A Justiça do Rio de Janeiro condenou o ex-deputado Roberto Jefferson ao pagamento de 200 mil reais por danos morais à agente da Polícia Federal Karina Lino Miranda de Oliveira. A decisão foi proferida na 1ª Vara da Comarca de Três Rios, Areal e Levy Gasparian, na última quarta-feira (1º abr. 2026). O caso envolve uma operação de cumprimento de mandado de prisão em 2022, na qual houve reação armada.
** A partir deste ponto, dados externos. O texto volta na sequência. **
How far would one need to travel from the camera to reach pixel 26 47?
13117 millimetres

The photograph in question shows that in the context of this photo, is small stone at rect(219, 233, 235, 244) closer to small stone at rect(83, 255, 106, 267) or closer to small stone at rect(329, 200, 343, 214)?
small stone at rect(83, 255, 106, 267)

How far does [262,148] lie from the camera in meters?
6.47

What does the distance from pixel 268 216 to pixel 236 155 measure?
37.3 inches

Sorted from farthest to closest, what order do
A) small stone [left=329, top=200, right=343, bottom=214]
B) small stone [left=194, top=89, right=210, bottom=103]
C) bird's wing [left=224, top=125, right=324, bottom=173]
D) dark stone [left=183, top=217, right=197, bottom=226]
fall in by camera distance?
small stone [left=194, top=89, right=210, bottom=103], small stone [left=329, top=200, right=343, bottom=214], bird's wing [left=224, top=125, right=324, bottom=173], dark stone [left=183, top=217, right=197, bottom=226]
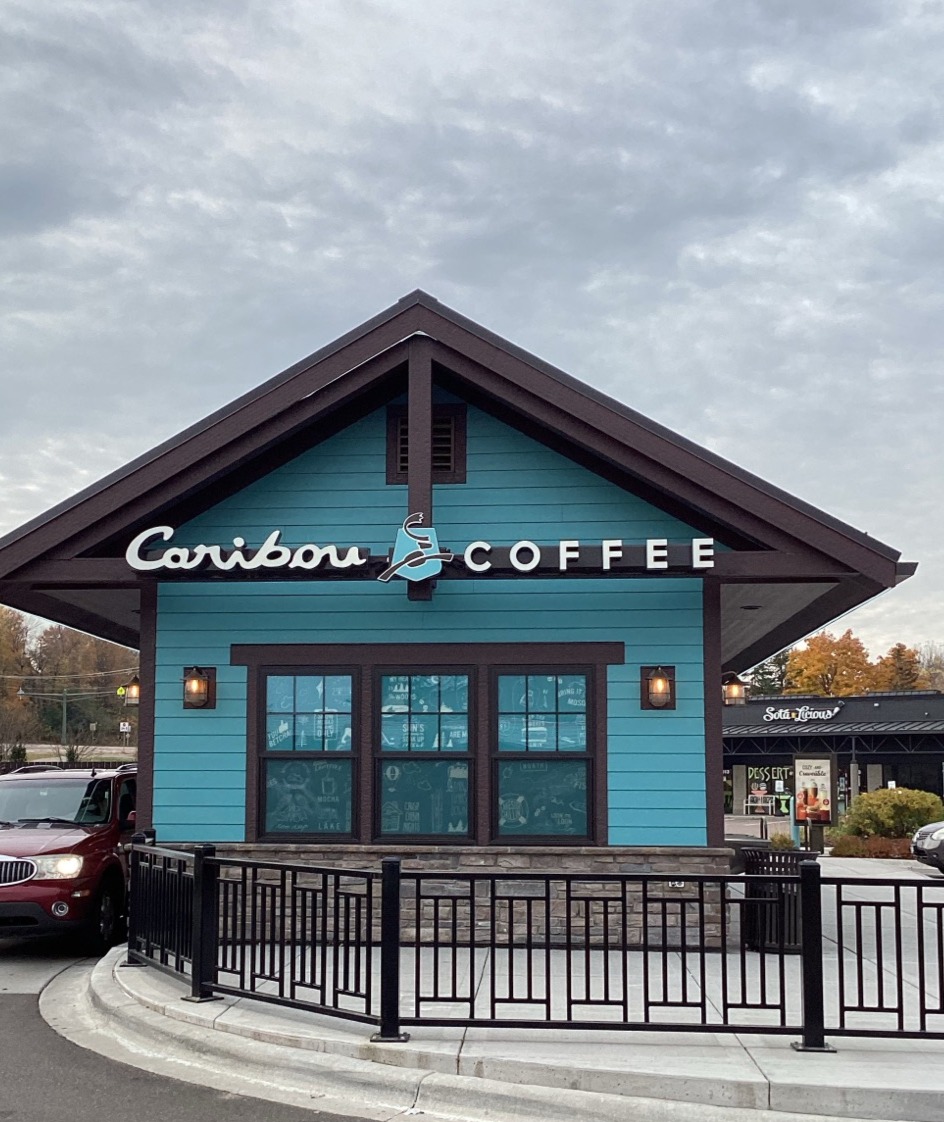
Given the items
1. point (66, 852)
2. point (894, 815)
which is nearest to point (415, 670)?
point (66, 852)

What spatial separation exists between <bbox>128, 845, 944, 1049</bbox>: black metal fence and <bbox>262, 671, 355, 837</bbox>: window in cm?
58

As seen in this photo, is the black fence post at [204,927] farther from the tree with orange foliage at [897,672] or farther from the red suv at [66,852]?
the tree with orange foliage at [897,672]

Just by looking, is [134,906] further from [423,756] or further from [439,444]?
[439,444]

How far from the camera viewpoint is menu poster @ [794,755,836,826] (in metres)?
25.1

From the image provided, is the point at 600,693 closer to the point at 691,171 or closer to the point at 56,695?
the point at 691,171

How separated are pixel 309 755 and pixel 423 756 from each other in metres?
1.11

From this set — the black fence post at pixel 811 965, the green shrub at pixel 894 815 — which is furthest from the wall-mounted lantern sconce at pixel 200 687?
the green shrub at pixel 894 815

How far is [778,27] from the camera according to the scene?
1430cm

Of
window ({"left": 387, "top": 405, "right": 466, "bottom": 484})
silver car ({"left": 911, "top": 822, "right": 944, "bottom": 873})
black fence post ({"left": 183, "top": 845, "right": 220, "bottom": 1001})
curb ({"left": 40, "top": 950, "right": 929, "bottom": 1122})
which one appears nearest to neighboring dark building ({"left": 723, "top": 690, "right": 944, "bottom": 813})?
silver car ({"left": 911, "top": 822, "right": 944, "bottom": 873})

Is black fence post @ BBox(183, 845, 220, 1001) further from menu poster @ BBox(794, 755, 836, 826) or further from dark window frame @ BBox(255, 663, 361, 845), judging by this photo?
menu poster @ BBox(794, 755, 836, 826)

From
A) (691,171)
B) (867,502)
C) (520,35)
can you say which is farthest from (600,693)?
(867,502)

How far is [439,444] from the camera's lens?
39.1 feet

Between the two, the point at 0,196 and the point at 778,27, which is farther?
the point at 0,196

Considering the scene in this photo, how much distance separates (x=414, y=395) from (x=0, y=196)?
11743 millimetres
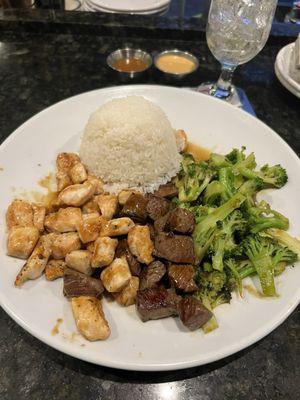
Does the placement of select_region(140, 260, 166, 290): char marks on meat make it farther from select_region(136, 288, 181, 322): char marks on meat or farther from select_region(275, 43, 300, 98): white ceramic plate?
select_region(275, 43, 300, 98): white ceramic plate

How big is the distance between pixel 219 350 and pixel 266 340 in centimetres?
48

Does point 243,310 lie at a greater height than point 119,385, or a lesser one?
greater

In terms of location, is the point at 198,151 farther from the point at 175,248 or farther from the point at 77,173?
the point at 175,248

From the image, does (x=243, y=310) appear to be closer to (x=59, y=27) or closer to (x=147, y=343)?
(x=147, y=343)

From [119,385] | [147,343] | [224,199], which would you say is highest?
[224,199]

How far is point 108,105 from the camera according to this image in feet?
9.89

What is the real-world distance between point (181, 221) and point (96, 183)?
0.81 m

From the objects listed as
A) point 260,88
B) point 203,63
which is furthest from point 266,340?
point 203,63

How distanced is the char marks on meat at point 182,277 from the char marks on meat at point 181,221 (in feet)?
0.79

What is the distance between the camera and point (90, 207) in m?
2.57

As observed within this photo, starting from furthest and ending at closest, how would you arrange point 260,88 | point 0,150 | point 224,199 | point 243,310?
point 260,88 → point 0,150 → point 224,199 → point 243,310

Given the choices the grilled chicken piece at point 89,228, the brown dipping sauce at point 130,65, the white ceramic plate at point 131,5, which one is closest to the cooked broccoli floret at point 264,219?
the grilled chicken piece at point 89,228

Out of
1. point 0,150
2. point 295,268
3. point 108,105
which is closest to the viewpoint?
point 295,268

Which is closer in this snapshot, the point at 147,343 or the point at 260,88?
the point at 147,343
A agente integrava a equipe que foi até a residência de Jefferson em 23 de outubro de 2022. Segundo a ação, a policial foi atingida por estilhaços após uso de granadas e disparos de fuzil, sofrendo ferimentos na cabeça, cotovelo, joelho e região do quadril, o que exigiu cirurgia para retirada de material metálico.
Indenização
Ao fixar o valor, o magistrado considerou a gravidade das lesões, o impacto na vida profissional da agente, que ficou afastada por 45 dias, além do caráter punitivo e pedagógico da medida. A decisão determina correção monetária e juros sobre os 200 mil reais.
A ação também julgou improcedente o pedido de indenização por dano estético, por não haver comprovação pericial de sequelas permanentes que sustentassem esse tipo de reparação.
Defesa de Jefferson
Na defesa, Jefferson alegou que os ferimentos poderiam ter sido causados por disparo acidental de sua própria arma e questionou o nexo causal. Também sustentou que policiais devem estar preparados para situações de risco. O juiz rejeitou os argumentos, qualificando-os como especulativos e sem respaldo probatório.
O processo tramita desde agosto de 2023 e trata da responsabilidade civil pelos episódios registrados na operação policial.